Please render the lines from the one containing "At what distance from the camera" up to and including the final line as a Markdown table with the columns Number and Line, skipping blank lines.
**** RECORD LIST ****
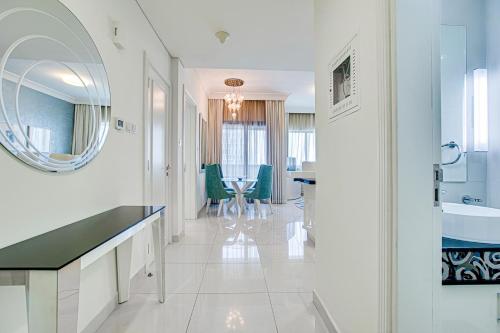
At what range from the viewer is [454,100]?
5.93ft

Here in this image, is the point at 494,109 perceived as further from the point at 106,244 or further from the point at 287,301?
the point at 106,244

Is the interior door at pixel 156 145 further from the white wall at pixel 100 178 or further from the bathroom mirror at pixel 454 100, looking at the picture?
the bathroom mirror at pixel 454 100

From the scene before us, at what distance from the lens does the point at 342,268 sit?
137 cm

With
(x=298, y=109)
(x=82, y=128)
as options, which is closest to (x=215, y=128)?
(x=298, y=109)

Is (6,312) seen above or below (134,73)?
below

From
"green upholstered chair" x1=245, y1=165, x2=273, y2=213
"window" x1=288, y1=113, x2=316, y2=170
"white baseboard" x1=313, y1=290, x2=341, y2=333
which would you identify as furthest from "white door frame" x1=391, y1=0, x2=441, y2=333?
"window" x1=288, y1=113, x2=316, y2=170

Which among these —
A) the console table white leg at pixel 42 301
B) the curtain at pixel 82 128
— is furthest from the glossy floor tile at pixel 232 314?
the curtain at pixel 82 128

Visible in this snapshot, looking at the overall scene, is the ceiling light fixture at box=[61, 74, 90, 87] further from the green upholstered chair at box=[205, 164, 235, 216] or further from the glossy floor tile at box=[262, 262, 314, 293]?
the green upholstered chair at box=[205, 164, 235, 216]

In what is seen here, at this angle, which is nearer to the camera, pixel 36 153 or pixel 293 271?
pixel 36 153

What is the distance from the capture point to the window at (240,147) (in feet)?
21.0

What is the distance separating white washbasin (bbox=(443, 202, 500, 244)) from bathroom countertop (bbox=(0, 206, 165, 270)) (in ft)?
5.36

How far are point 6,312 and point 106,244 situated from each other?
39 centimetres

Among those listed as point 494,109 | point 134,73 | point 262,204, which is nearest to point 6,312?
point 134,73

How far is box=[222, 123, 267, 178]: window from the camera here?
21.0ft
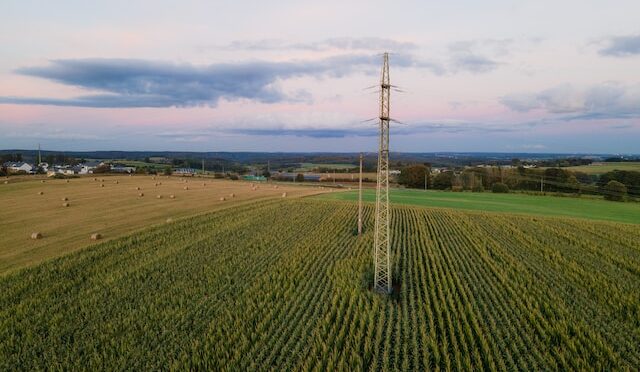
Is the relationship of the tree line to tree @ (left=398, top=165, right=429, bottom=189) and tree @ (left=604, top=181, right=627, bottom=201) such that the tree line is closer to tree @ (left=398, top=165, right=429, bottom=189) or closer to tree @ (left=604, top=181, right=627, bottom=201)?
tree @ (left=398, top=165, right=429, bottom=189)

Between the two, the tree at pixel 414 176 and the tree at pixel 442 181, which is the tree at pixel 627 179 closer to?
the tree at pixel 442 181

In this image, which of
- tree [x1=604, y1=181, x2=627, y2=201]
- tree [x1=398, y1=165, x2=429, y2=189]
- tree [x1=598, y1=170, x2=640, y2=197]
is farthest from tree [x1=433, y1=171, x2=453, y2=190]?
tree [x1=604, y1=181, x2=627, y2=201]

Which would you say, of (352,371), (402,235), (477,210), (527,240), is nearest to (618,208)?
(477,210)

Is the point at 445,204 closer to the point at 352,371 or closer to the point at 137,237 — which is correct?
the point at 137,237

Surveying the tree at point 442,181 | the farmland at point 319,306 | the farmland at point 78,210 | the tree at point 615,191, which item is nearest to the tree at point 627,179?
the tree at point 615,191

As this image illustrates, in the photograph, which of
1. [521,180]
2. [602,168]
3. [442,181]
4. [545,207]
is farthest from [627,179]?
[602,168]

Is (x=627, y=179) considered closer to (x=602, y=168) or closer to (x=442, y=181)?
(x=442, y=181)
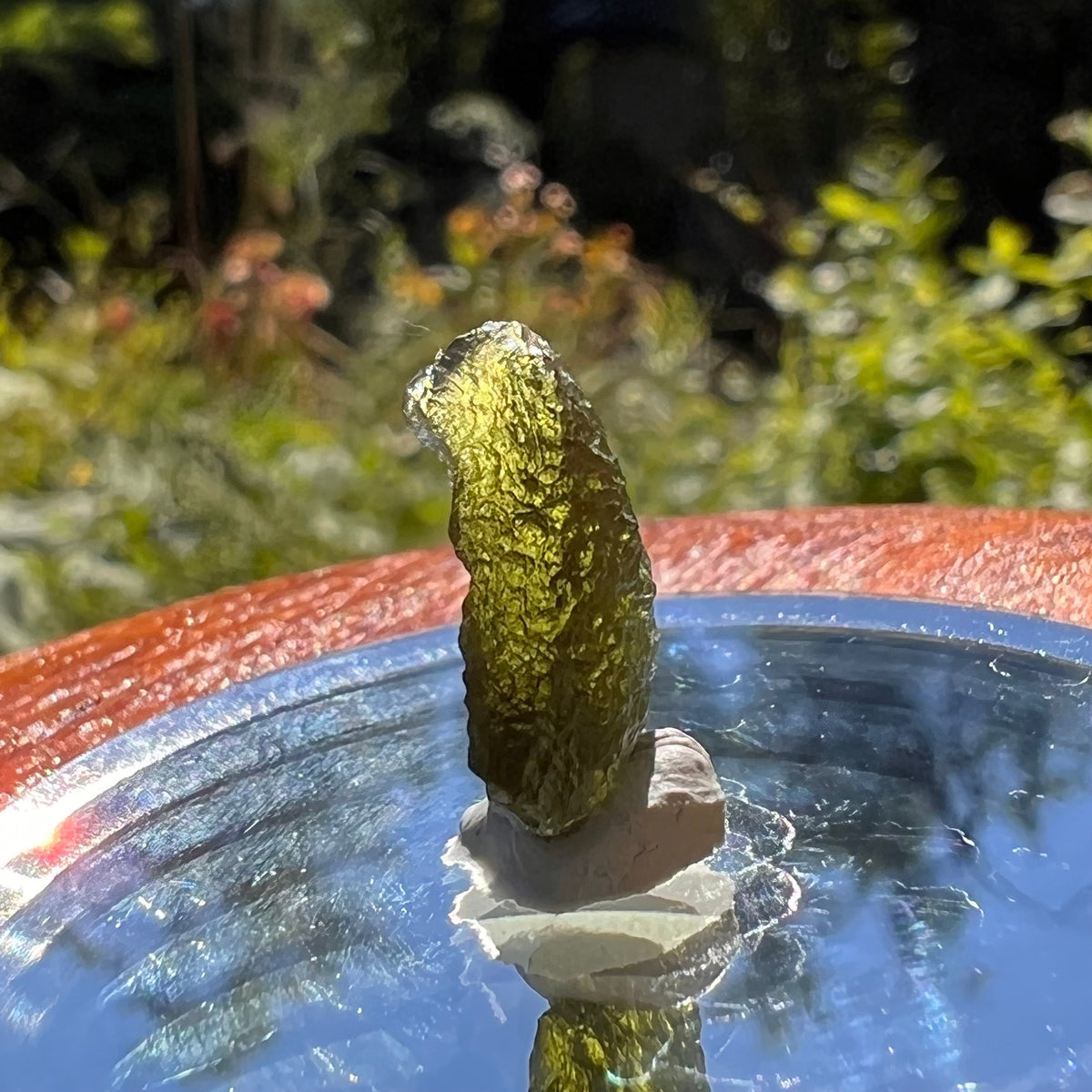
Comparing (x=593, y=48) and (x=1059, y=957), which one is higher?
(x=593, y=48)

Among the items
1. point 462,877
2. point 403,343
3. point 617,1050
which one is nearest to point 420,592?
point 462,877

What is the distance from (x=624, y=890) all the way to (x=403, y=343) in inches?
78.6

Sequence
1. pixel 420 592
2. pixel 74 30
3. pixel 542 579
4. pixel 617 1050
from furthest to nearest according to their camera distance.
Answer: pixel 74 30, pixel 420 592, pixel 542 579, pixel 617 1050

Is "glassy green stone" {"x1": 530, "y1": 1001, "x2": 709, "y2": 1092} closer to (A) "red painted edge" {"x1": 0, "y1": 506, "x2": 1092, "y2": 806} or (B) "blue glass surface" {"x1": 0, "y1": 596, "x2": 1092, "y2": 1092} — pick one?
(B) "blue glass surface" {"x1": 0, "y1": 596, "x2": 1092, "y2": 1092}

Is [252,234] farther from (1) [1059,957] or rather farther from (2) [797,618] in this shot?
(1) [1059,957]

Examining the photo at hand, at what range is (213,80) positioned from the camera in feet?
10.9

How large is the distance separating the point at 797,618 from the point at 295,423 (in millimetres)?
1577

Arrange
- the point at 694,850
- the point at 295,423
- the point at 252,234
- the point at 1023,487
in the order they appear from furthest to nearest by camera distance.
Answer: the point at 252,234
the point at 295,423
the point at 1023,487
the point at 694,850

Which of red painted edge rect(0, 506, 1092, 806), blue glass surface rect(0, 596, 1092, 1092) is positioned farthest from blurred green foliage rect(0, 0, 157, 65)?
blue glass surface rect(0, 596, 1092, 1092)

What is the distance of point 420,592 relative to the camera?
1337 mm

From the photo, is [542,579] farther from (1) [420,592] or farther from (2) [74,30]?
(2) [74,30]

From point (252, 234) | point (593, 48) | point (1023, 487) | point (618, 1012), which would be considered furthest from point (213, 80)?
point (618, 1012)

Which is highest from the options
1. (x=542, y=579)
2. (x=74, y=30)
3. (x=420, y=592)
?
(x=74, y=30)

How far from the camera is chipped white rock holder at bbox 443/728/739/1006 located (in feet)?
2.23
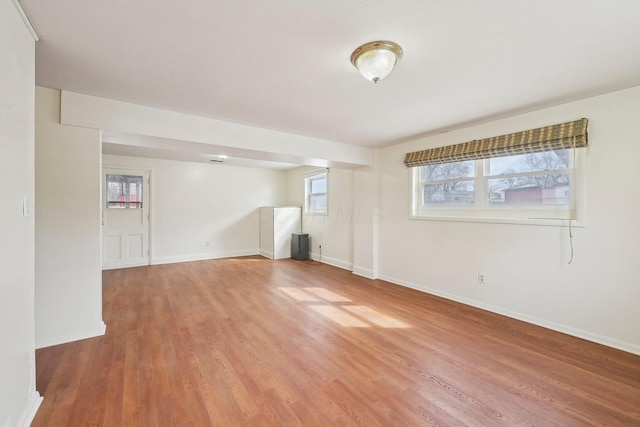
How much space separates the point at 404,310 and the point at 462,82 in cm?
249

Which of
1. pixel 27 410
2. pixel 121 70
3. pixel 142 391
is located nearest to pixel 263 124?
pixel 121 70

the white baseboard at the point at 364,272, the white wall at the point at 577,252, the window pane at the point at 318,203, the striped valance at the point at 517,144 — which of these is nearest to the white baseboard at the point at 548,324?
the white wall at the point at 577,252

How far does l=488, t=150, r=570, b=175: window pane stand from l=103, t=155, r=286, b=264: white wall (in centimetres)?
521

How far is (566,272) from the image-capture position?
2670 mm

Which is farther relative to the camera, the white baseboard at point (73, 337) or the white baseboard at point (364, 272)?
the white baseboard at point (364, 272)

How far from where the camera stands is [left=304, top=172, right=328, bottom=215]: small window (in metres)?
6.20

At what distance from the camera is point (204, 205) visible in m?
6.22

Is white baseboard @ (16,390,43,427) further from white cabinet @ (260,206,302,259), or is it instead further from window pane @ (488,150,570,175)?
white cabinet @ (260,206,302,259)

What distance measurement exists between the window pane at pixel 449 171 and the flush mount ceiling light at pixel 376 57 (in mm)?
2265

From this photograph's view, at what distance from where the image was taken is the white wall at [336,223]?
5371mm

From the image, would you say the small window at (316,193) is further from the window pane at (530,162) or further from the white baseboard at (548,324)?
****
EXERCISE ANSWER »
| Number | Line |
|---|---|
| 1 | At what distance from the camera is point (204, 205) visible in m? |
| 2 | 6.22 |
| 3 | Is white baseboard @ (16,390,43,427) further from white cabinet @ (260,206,302,259), or is it instead further from window pane @ (488,150,570,175)? |
| 4 | white cabinet @ (260,206,302,259) |
| 5 | What distance measurement exists between the window pane at pixel 449 171 and the flush mount ceiling light at pixel 376 57 (in mm)? |
| 6 | 2265 |
| 7 | From this photograph's view, at what distance from where the image was taken is the white wall at [336,223]? |
| 8 | 5371mm |
| 9 | From the image, would you say the small window at (316,193) is further from the window pane at (530,162) or further from the white baseboard at (548,324)? |